TEXT:
Rechtliche Würdigung:

Auf den Mittelpunkt der Lebensinteressen des Kindes kommt es, sofern dieses nicht für sich selbst Familienbeihilfe gemäß § 6 FLAG 1967 beantragt, grundsätzlich nicht an (vgl. RV/7103136/2015).

Allerdings steht gemäß § 5 Abs. 3 FLAG 1967 ein ständiger Auslandsaufenthalt des Kindes einem Anspruch auf Familienbeihilfe entgegen. Die Bestimmung ist verfassungskonform (vgl. G 112/99; B 2366/00).

Ein vorübergehender Auslandsaufenthalt steht dem Bezug von Familienbeihilfe und Kinderabsetzbetrag nicht entgegen, ein ständiger schon (§ 5 Abs. 3 FLAG 1967).

Nach den getroffenen Sachverhaltsfeststellungen befand sich ***6*** jedenfalls spätestens seit bis (Ausfertigung des Rückforderungsbescheides) bzw. laufend, also mehr als sieben Monate - mit Ausnahme der Ferienzeit - durchgehend in den Vereinigten Staaten von Amerika (Drittland).

Bei der Frage des ständigen Aufenthaltes i.S.d. § 5 Abs. 3 FLAG 1967 geht es um objektive Kriterien, die nach den Gesichtspunkten des Vorliegens eines gewöhnlichen Aufenthaltes nach § 26 Abs. 2 BAO zu beurteilen sind (vgl. etwa 2008/15/0323; 2007/15/0055; 2002/14/0103). Diese Beurteilung hat nicht auf den subjektiven Gesichtspunkt des Mittelpunktes der Lebensinteressen abzustellen, sondern auf das objektive Kriterium der grundsätzlichen körperlichen Anwesenheit (vgl. Nowotny in Csaszar/Lenneis/Wanke, FLAG § 5 Rz 9).

GESPEICHERTE ZEILEN:
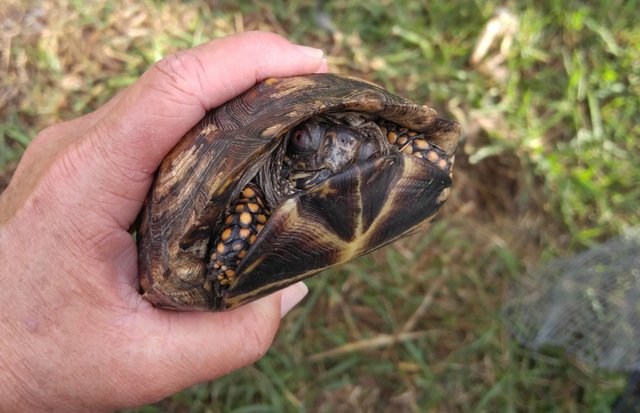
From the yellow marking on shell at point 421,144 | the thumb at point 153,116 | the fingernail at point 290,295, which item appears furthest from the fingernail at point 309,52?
the fingernail at point 290,295

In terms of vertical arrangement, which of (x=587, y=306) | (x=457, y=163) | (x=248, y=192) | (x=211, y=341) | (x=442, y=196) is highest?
(x=248, y=192)

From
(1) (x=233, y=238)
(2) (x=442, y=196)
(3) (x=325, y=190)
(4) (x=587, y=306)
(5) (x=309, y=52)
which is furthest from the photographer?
(4) (x=587, y=306)

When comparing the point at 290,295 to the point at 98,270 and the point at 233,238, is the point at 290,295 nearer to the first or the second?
the point at 233,238

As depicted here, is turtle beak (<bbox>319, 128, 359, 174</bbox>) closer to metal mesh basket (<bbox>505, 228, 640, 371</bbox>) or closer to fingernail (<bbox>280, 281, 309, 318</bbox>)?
fingernail (<bbox>280, 281, 309, 318</bbox>)

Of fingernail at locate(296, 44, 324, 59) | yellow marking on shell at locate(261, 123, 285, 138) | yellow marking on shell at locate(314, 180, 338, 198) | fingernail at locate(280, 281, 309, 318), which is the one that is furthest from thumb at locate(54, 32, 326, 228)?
fingernail at locate(280, 281, 309, 318)

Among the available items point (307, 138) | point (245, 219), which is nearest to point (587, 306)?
point (307, 138)

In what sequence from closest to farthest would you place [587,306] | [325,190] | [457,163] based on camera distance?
[325,190] → [587,306] → [457,163]
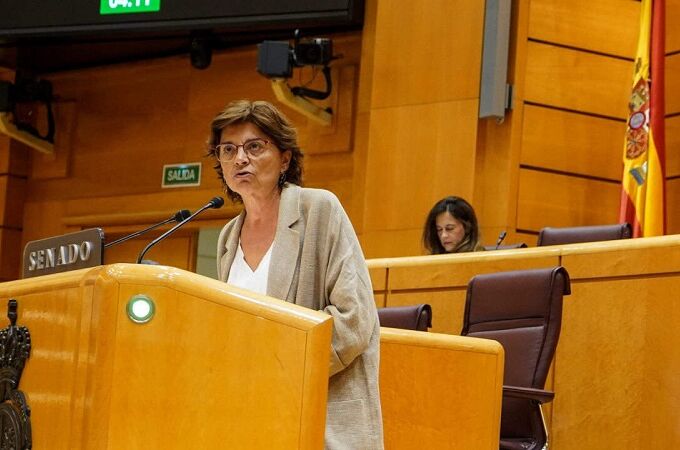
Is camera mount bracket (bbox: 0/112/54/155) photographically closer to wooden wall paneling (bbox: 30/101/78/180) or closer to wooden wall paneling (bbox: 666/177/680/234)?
wooden wall paneling (bbox: 30/101/78/180)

AUFGABEN:
A – Kopieren Sie aus der rechtlichen Würdigung wortgetreu den Abschnitt, der bei „Allerdings steht gemäß“ beginnt und bei „von Amerika (Drittland).“ endet.
B – Nach welcher Bestimmung der BAO ist laut der rechtlichen Würdigung zu beurteilen, ob ein ständiger Aufenthalt im Sinne des § 5 Abs. 3 FLAG 1967 vorliegt?
C – Führen Sie die rechtliche Würdigung zum Anspruch auf Familienbeihilfe im Anschluss an ihren letzten Satz weiter.

LÖSUNGEN:
A –
Allerdings steht gemäß § 5 Abs. 3 FLAG 1967 ein ständiger Auslandsaufenthalt des Kindes einem Anspruch auf Familienbeihilfe entgegen. Die Bestimmung ist verfassungskonform (vgl. G 112/99; B 2366/00).

Ein vorübergehender Auslandsaufenthalt steht dem Bezug von Familienbeihilfe und Kinderabsetzbetrag nicht entgegen, ein ständiger schon (§ 5 Abs. 3 FLAG 1967).

Nach den getroffenen Sachverhaltsfeststellungen befand sich ***6*** jedenfalls spätestens seit bis (Ausfertigung des Rückforderungsbescheides) bzw. laufend, also mehr als sieben Monate - mit Ausnahme der Ferienzeit - durchgehend in den Vereinigten Staaten von Amerika (Drittland).

B – Nach § 26 Abs. 2 BAO, also nach den Gesichtspunkten des gewöhnlichen Aufenthaltes.

C –
Ein nicht nur vorübergehendes Verweilen liegt vor, wenn sich der Aufenthalt über einen längeren Zeitraum erstreckt (vgl. 2007/15/0155).

Um einen gewöhnlichen Aufenthalt aufrechtzuerhalten, ist keine ununterbrochene Anwesenheit erforderlich. Abwesenheiten, die nach den Umständen des Falles nur als vorübergehend gewollt anzusehen sind, unterbrechen nicht den Zustand des Verweilens und daher auch nicht den gewöhnlichen Aufenthalt (vgl. 2002/14/0103).

Das bloße Verbringen der Ferien in Österreich bzw. fallweise kurze Besuche in Österreich während des Schuljahres sind jeweils als vorübergehende Abwesenheit zu beurteilen, wodurch ein ständiger Aufenthalt des Kindes im Ausland nicht unterbrochen wird (vgl. 2002/14/0050; 98/15/0016; 82/14/0047; 2002/13/0079; 2001/13/0160).

Auch wenn der Auslandsaufenthalt zu Ausbildungszwecken erfolgte, ändert dies nichts daran, dass sich das Kind während der Auslandsausbildung ständig i.S.d. § 5 Abs. 3 FLAG 1967 im Ausland, also einem Drittland, aufhält (vgl. RV/7105408/2015: RV/7101957/2015; RV/7101355/2016: RV/7100224/2016; /2015j.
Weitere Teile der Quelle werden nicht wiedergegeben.